**Parts of the exercise:**
1) According to the passage on maize endosperm research, what technology is being used to profile the mRNA transcriptome?
2) Carry the passage on maize endosperm research forward, starting after its final sentence.

**Document passage:**
=== Section Start ===

Endosperm is biologically and economically important. Endosperm provides nutrients and signals to the embryo during seed development. Endosperm is an important source of food and industrial raw materials. Additionally, cereal endosperm is used as a raw material for numerous industrial products including ethanol. We are currently collaborating with Prof. Brian Larkins and Prof. Ramin Yadegari on a NSF funded project to study the regulation of maize early endosperm development. In this project we are using Illumina high-throughput sequencing to profile the mRNA transcriptome (RNA-Seq) to identify the core transcription factors, and build the regulatory network that controls the maize endosperm development in early stages.
See the UA news for the description of this project at 
A genome browser for maize endosperm transcriptome.
We have constructed a local UCSC genome browser at UA to display the maize endosperm RNA-Seq transcriptome.

=== Section End ===

**Items listed in a dataset:**
=== Section Start ===

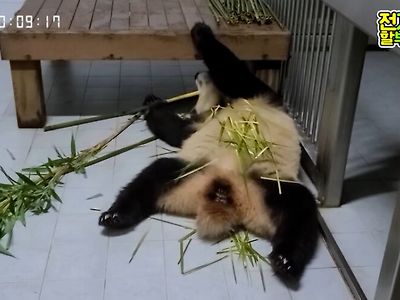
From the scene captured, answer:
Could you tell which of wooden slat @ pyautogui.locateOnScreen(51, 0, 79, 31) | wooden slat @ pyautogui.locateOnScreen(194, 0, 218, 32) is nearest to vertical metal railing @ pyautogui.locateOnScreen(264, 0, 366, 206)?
wooden slat @ pyautogui.locateOnScreen(194, 0, 218, 32)

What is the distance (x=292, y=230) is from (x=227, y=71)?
0.60m

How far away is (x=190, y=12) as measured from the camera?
6.71 ft

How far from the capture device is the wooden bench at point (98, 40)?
1.80 m

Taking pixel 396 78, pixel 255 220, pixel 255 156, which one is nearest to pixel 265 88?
pixel 255 156

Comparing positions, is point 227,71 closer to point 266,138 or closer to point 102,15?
point 266,138

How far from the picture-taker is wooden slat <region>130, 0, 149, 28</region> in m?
1.90

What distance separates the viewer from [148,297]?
122 centimetres

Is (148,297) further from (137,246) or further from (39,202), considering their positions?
(39,202)

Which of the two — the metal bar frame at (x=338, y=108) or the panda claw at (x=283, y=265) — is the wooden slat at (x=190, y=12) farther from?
the panda claw at (x=283, y=265)

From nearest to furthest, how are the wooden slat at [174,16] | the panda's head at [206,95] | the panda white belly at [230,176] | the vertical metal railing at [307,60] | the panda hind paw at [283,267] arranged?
the panda hind paw at [283,267]
the panda white belly at [230,176]
the vertical metal railing at [307,60]
the panda's head at [206,95]
the wooden slat at [174,16]

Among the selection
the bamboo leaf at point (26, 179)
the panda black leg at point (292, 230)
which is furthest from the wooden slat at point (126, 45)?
the panda black leg at point (292, 230)

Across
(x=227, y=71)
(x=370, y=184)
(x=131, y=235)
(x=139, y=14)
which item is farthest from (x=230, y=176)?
(x=139, y=14)

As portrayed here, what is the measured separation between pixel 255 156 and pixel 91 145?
642 mm

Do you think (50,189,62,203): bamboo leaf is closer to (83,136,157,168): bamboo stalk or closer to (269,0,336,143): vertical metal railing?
(83,136,157,168): bamboo stalk
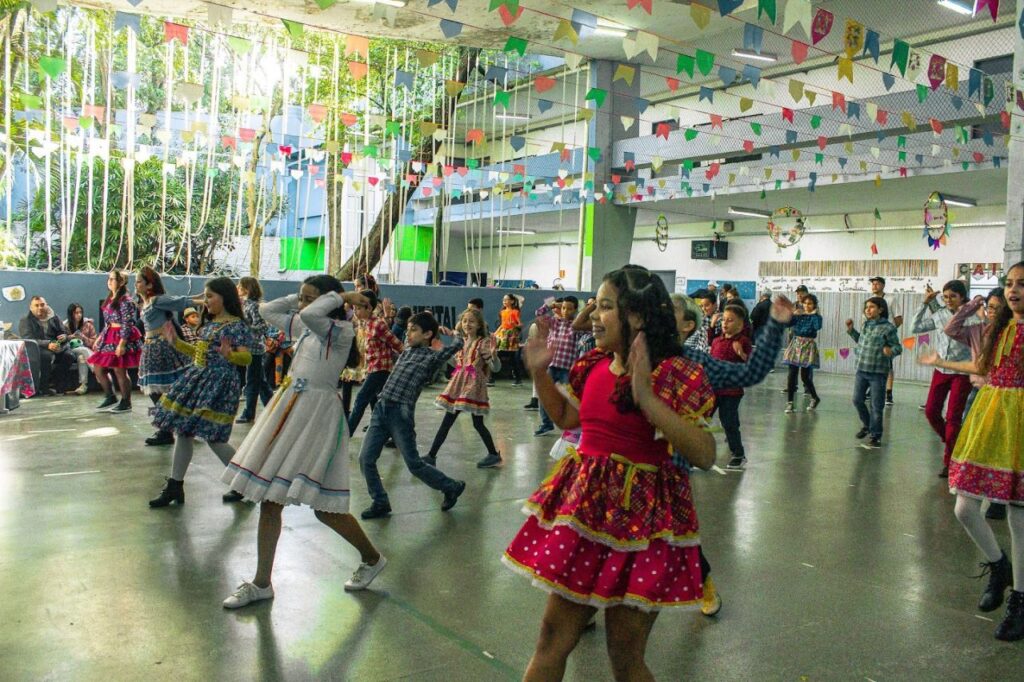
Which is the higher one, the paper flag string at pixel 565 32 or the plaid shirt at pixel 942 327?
the paper flag string at pixel 565 32

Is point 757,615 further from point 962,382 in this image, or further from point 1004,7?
point 1004,7

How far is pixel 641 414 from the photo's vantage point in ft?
7.52

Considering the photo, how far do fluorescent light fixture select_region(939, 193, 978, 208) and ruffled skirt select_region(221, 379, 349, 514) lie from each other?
601 inches

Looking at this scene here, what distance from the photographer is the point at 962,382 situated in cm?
702

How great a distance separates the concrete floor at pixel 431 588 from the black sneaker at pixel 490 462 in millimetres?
181

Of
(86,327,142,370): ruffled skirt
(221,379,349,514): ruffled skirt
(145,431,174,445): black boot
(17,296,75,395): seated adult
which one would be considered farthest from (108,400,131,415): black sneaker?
(221,379,349,514): ruffled skirt

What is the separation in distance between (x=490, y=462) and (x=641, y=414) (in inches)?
202

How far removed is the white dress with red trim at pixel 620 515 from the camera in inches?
87.8

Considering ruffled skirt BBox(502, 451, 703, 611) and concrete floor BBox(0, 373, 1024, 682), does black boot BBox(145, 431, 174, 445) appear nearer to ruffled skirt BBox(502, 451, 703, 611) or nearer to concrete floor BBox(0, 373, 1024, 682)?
concrete floor BBox(0, 373, 1024, 682)

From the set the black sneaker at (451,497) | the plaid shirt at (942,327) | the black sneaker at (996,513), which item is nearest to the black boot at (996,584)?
the black sneaker at (996,513)

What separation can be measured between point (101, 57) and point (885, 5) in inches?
459

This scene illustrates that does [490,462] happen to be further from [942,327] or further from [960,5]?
[960,5]

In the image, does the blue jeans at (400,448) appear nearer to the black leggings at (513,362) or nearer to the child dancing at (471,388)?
the child dancing at (471,388)

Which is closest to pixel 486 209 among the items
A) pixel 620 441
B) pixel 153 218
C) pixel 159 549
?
pixel 153 218
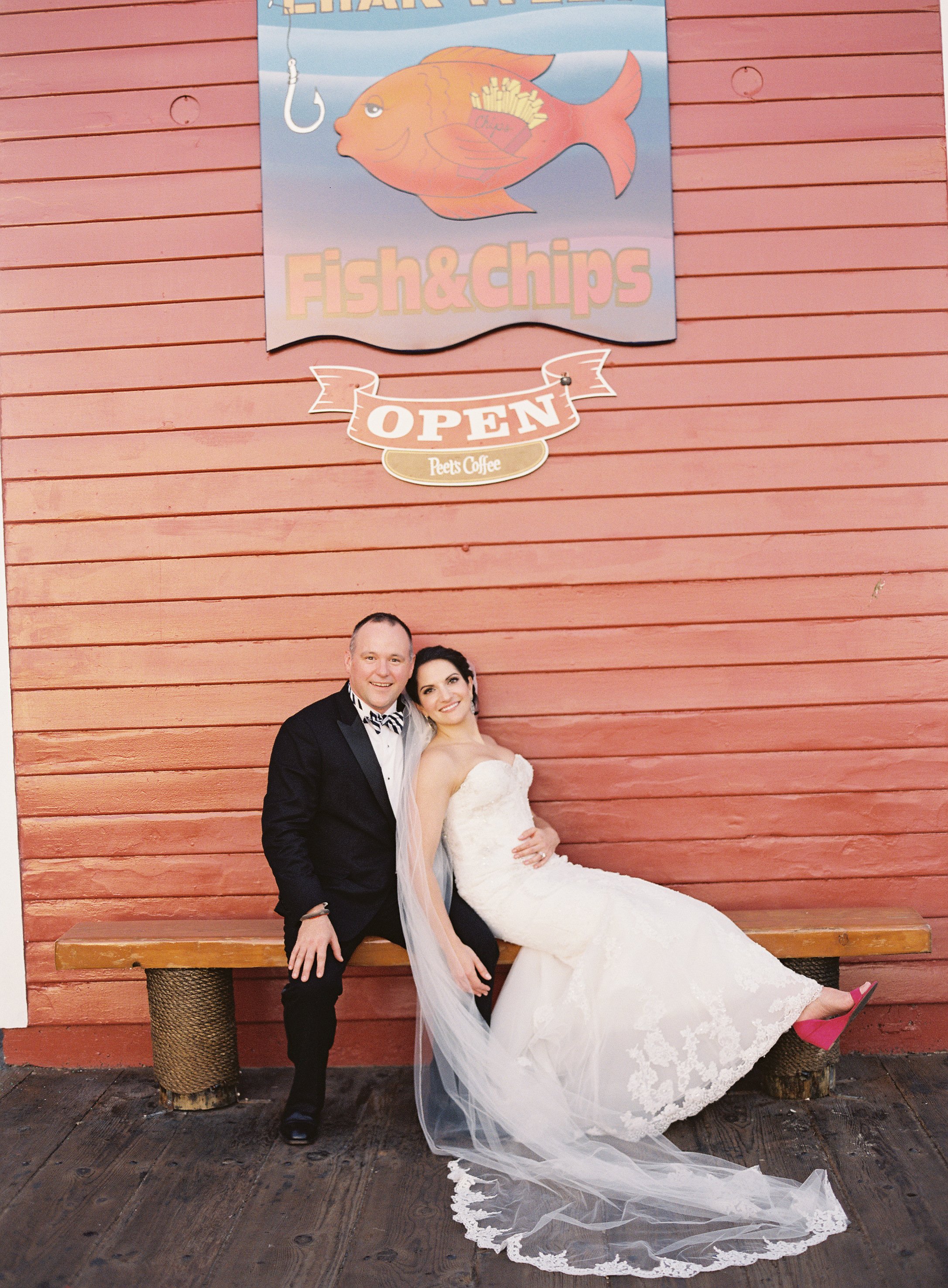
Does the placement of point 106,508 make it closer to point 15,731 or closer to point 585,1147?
point 15,731

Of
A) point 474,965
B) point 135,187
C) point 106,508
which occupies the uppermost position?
point 135,187

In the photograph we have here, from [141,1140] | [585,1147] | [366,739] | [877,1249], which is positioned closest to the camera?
[877,1249]

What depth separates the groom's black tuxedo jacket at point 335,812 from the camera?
117 inches

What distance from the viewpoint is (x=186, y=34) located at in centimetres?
339

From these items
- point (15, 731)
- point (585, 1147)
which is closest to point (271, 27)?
point (15, 731)

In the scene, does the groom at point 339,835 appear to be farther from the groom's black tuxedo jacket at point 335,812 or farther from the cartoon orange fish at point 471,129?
the cartoon orange fish at point 471,129

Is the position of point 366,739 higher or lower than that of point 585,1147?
higher

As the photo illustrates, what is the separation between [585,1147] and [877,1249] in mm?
709

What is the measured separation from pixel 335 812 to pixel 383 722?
1.01ft

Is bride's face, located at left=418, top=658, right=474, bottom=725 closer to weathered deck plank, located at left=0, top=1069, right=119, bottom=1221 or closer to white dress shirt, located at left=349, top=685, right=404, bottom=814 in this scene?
white dress shirt, located at left=349, top=685, right=404, bottom=814

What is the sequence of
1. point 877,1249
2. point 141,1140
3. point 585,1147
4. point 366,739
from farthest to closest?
1. point 366,739
2. point 141,1140
3. point 585,1147
4. point 877,1249

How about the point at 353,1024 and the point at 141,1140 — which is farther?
the point at 353,1024

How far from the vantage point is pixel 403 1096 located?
313cm

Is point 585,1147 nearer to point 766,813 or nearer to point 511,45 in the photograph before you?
point 766,813
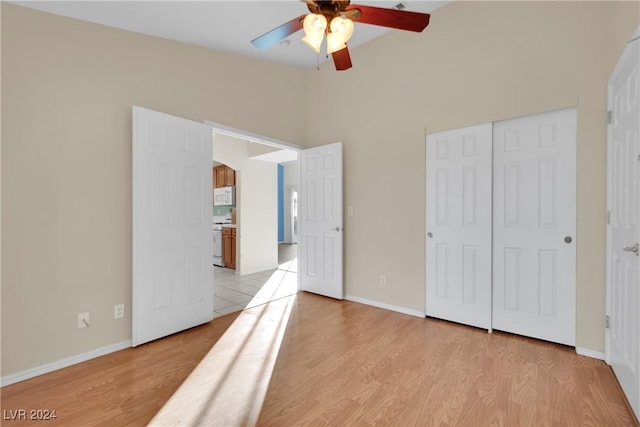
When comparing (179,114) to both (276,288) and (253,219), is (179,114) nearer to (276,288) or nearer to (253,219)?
(276,288)

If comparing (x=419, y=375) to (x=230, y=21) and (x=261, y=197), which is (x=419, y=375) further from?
(x=261, y=197)

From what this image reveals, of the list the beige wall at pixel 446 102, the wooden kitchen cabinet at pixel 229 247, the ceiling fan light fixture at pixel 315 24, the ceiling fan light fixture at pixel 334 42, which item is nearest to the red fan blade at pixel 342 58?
the ceiling fan light fixture at pixel 334 42

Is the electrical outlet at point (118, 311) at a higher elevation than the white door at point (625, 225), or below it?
below

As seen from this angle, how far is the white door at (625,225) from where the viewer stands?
5.55ft

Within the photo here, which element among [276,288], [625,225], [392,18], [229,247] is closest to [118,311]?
[276,288]

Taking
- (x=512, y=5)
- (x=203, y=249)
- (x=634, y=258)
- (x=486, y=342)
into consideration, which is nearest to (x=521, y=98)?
(x=512, y=5)

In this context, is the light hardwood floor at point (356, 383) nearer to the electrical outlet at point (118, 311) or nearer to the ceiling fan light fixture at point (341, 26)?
the electrical outlet at point (118, 311)

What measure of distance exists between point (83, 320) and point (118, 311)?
9.3 inches

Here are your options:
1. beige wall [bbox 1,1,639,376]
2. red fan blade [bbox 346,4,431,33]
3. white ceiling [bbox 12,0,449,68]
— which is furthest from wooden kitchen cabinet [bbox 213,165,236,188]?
red fan blade [bbox 346,4,431,33]

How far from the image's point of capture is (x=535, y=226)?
2615 mm

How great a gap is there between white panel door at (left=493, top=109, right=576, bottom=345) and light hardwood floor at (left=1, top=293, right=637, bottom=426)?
0.81ft

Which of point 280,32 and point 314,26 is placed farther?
point 280,32

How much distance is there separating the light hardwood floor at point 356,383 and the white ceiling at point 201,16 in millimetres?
2748

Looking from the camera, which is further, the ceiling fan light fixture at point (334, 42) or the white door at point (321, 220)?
the white door at point (321, 220)
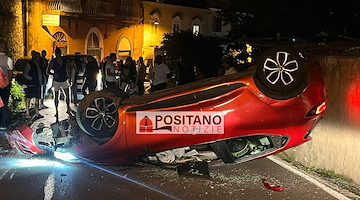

=== Section End ===

**Task-by-task outputs:**
1) Illumina high-throughput sequencing (RNA-Seq).

2)
Identification of important TFs in maize endosperm development
We first conducted a in silico search of maize annotated genes in its 5.0a version in plant transcription factor database, and identify hundreds potential TF maize genes. Then we utilized publish gene microarray expression data and our self-produced RNA-seq data to further filter the gene sets. Our efforts identified ~200 candidate genes that specifically expressed in early stages of endosperm development (A). We are currently performing experimental validation of selected candidate TFs. In the next step, to construct the regulatory network of those identified TFs, we identified the genes whose expression highly correlated with those TFs and calculated their topological structures (B). The regulatory network is finally illustrated in (C). Additionally, we are developing hidden markov model (HMM) to detect the alternative splicing genes during the development (D).
PROJECT 2. Chromatin and epigenomic landscape of the developing maize endosperm
Another research interest in our Lab is to understand the epigenomic regulatory mechanisms that function during early maize endosperm development. In collaboration with Dr. Ramin Yadegari's Lab, We are currently producing selected histone marks and DNA methylation using Illumina sequencing in a famous maize hybrid B73 cross Mo17. Another potential direction we are interested in is to study if the genomic imprinting influence the heterosis phenomena.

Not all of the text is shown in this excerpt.